- [What is asked] Reproduce word for word the lines of material starting with the line containing "Can you tell me which" and going on through the line containing "443 centimetres", both lines included.

------------------------------------------------------------

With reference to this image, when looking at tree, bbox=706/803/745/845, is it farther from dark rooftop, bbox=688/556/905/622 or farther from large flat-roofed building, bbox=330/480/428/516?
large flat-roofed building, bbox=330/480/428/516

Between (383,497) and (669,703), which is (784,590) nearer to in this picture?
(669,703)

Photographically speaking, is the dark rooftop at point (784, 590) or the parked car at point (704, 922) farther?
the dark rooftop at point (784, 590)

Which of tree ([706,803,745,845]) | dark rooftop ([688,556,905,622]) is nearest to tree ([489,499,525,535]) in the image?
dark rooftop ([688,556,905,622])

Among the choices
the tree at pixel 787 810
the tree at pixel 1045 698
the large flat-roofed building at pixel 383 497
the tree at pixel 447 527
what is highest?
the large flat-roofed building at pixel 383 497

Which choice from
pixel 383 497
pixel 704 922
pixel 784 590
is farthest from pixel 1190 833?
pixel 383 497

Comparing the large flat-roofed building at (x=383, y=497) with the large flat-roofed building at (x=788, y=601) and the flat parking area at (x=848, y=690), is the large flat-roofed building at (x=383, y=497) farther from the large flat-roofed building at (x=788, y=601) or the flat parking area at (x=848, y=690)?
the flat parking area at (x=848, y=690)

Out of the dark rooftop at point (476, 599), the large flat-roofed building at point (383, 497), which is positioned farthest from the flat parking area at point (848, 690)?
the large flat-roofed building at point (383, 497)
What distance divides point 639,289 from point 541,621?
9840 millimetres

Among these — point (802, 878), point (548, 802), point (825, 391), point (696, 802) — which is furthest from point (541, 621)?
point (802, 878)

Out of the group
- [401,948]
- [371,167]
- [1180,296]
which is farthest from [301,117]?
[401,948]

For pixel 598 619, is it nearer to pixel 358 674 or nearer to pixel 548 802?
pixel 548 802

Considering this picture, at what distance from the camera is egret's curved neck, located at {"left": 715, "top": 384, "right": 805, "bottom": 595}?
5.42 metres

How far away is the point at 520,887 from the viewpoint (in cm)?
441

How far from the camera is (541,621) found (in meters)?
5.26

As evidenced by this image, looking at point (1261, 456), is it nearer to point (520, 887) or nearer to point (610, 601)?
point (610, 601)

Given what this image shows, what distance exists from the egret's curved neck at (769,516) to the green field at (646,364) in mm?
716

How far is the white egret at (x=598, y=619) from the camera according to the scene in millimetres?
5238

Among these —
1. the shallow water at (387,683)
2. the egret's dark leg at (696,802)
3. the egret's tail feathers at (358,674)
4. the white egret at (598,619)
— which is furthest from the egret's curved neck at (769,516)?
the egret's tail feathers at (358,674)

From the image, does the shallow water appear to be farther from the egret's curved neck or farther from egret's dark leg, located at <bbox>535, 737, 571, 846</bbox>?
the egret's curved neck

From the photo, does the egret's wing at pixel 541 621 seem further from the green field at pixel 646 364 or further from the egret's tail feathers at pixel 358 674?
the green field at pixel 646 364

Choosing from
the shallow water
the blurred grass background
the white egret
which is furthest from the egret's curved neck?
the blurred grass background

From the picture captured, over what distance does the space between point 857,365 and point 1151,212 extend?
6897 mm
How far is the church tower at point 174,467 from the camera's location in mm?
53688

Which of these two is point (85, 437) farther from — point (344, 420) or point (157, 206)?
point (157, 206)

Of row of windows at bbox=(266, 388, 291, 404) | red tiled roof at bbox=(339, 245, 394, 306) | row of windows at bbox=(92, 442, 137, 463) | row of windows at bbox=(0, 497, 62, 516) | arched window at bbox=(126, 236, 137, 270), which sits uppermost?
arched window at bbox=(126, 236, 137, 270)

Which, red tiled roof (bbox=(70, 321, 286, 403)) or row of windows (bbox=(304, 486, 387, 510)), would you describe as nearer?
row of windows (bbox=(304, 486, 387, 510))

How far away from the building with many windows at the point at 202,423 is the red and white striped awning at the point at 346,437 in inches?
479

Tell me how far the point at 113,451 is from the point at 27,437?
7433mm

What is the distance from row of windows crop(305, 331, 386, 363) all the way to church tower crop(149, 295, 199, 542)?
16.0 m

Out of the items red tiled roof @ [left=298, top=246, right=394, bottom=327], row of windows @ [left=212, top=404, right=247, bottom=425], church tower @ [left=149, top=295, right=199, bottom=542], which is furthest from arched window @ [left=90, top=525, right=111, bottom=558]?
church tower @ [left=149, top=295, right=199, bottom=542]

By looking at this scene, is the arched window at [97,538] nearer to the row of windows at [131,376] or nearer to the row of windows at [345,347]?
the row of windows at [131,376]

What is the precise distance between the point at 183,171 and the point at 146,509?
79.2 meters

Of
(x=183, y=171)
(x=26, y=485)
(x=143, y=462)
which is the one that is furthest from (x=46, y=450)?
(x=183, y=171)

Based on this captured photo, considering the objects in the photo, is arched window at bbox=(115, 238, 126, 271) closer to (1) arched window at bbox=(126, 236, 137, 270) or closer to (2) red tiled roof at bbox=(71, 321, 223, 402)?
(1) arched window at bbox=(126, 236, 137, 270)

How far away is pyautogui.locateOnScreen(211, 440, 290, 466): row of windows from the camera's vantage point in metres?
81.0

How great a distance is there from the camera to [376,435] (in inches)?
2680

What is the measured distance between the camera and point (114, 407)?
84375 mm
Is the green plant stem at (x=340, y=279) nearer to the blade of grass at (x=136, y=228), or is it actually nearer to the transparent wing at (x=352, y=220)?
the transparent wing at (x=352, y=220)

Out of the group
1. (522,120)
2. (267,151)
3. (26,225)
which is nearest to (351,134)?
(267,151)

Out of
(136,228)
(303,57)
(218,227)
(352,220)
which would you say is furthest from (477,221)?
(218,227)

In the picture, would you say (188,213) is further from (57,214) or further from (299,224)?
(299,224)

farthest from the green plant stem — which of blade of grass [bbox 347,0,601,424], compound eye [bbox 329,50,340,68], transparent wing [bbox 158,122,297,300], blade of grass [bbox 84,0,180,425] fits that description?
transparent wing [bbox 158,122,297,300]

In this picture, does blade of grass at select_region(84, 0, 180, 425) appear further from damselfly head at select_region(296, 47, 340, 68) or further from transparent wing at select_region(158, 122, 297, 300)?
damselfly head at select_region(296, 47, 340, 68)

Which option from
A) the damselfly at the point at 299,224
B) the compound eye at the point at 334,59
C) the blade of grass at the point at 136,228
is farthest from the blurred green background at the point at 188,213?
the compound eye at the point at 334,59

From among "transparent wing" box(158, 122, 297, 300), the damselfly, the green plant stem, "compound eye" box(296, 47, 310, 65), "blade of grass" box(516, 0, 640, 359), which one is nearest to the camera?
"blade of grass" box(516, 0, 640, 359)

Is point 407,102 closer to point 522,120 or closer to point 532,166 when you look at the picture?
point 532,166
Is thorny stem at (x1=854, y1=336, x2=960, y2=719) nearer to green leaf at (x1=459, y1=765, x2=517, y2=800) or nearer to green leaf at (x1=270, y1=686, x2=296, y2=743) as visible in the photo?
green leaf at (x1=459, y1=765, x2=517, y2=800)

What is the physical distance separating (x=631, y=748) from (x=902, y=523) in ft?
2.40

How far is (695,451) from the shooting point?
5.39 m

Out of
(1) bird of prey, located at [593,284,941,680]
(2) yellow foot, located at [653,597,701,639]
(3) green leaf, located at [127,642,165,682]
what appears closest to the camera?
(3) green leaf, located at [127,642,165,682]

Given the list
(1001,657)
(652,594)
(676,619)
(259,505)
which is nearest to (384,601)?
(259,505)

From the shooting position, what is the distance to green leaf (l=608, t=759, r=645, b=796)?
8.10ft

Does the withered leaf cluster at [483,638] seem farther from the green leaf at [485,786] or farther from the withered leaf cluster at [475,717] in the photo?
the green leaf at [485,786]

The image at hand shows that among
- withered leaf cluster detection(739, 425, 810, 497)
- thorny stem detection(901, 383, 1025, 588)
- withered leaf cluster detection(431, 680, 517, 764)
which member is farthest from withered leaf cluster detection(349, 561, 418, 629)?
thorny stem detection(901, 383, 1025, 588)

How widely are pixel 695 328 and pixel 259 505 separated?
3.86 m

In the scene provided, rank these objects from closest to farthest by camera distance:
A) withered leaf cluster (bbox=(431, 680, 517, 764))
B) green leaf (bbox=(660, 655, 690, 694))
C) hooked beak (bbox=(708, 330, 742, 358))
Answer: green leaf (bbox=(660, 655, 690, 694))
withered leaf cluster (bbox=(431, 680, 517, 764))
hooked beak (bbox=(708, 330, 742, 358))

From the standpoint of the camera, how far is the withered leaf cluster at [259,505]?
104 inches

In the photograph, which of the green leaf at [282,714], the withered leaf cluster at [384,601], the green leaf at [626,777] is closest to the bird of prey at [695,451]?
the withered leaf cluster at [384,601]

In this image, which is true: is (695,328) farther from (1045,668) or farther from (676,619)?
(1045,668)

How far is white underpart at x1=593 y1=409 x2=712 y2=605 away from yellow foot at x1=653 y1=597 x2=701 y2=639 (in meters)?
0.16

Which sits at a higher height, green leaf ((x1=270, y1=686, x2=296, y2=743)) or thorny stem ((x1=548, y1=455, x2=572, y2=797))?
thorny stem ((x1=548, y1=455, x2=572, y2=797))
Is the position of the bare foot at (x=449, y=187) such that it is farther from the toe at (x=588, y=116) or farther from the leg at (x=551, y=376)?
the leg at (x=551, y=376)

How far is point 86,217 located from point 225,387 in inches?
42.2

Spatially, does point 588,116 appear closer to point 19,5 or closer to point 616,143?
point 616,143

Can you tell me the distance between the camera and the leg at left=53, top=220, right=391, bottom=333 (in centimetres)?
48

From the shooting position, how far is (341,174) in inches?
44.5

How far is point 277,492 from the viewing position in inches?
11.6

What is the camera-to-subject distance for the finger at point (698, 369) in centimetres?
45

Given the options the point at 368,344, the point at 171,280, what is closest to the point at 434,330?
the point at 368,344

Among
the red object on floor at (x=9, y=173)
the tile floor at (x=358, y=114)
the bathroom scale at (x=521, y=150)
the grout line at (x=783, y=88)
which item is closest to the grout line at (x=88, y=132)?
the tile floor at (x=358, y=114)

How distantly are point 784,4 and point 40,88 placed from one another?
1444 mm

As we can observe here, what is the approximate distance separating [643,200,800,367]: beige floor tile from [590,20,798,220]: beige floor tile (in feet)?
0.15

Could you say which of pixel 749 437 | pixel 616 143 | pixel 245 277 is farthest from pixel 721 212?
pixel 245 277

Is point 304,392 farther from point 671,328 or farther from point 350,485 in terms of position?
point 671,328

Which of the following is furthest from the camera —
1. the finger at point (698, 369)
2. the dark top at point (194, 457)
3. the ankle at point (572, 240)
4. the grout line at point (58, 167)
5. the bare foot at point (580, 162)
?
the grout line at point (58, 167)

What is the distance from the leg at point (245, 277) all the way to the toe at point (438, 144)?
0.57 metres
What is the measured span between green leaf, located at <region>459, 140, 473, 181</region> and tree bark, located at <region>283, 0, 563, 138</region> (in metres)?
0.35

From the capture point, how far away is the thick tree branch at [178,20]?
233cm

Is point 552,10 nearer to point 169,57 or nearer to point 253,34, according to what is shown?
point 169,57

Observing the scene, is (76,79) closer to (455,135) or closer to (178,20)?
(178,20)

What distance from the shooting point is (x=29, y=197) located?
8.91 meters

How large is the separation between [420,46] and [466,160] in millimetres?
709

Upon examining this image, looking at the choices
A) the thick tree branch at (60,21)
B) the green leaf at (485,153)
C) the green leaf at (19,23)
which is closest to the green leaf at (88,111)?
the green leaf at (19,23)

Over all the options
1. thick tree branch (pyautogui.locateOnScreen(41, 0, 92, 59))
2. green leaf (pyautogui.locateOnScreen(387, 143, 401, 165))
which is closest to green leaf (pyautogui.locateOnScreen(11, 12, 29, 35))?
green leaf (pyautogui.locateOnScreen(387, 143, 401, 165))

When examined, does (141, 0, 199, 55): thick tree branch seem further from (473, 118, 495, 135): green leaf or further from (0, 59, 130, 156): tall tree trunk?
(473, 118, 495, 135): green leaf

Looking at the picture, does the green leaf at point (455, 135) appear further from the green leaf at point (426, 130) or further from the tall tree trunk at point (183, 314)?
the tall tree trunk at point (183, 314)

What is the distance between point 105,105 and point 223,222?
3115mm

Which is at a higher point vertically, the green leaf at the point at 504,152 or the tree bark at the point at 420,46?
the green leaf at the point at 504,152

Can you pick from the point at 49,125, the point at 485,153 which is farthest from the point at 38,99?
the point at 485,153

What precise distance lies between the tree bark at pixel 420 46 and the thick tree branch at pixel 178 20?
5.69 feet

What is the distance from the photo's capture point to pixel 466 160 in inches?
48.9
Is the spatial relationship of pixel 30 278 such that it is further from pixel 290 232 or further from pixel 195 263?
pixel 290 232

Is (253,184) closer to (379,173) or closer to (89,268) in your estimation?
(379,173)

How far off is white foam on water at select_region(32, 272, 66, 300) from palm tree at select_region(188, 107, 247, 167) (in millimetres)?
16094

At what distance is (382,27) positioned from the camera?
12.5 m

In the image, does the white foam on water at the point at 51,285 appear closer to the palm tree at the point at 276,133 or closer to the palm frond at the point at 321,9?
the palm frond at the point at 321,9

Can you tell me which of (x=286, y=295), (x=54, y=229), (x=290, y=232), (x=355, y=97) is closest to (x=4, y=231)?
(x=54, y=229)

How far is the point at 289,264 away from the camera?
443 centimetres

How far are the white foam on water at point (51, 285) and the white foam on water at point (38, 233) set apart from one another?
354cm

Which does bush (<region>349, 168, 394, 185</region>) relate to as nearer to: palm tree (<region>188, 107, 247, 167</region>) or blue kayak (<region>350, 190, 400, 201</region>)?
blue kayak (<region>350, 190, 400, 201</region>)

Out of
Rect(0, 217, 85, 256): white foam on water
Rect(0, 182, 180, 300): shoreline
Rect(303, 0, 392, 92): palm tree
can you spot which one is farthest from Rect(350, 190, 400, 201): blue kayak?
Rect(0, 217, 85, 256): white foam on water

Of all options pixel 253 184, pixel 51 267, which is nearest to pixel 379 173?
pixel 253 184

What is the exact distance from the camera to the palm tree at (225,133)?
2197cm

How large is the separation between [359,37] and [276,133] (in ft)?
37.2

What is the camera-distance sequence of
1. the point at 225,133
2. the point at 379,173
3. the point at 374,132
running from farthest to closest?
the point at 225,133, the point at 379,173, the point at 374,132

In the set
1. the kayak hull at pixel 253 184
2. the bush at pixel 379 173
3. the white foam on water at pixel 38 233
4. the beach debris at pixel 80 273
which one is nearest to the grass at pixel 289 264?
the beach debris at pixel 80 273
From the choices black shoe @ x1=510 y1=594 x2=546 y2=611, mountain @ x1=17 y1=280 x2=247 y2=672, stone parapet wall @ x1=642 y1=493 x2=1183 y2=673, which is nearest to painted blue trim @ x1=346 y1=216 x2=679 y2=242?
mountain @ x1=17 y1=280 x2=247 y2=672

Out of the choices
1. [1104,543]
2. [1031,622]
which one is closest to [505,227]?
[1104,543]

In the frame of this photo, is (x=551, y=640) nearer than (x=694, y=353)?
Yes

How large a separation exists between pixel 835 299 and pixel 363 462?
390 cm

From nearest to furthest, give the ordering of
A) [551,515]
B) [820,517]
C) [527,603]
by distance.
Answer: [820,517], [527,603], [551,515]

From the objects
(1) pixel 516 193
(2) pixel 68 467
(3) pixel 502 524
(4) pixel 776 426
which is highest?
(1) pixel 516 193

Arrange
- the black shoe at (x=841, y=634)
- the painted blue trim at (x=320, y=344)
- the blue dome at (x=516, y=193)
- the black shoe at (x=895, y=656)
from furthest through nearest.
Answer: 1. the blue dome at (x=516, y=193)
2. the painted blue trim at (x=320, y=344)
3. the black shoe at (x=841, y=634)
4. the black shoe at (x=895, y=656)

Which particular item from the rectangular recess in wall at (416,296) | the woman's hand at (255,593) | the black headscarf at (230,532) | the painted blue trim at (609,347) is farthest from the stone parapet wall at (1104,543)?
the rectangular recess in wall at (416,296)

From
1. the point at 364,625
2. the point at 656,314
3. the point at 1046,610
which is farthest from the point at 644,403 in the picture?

------------------------------------------------------------

- [Written response]
Can you tell me which of (x=286, y=295), (x=54, y=229), (x=290, y=232), (x=355, y=97) is closest to (x=4, y=231)?
(x=54, y=229)

How far is the point at 289,264 away from the camera?
443 centimetres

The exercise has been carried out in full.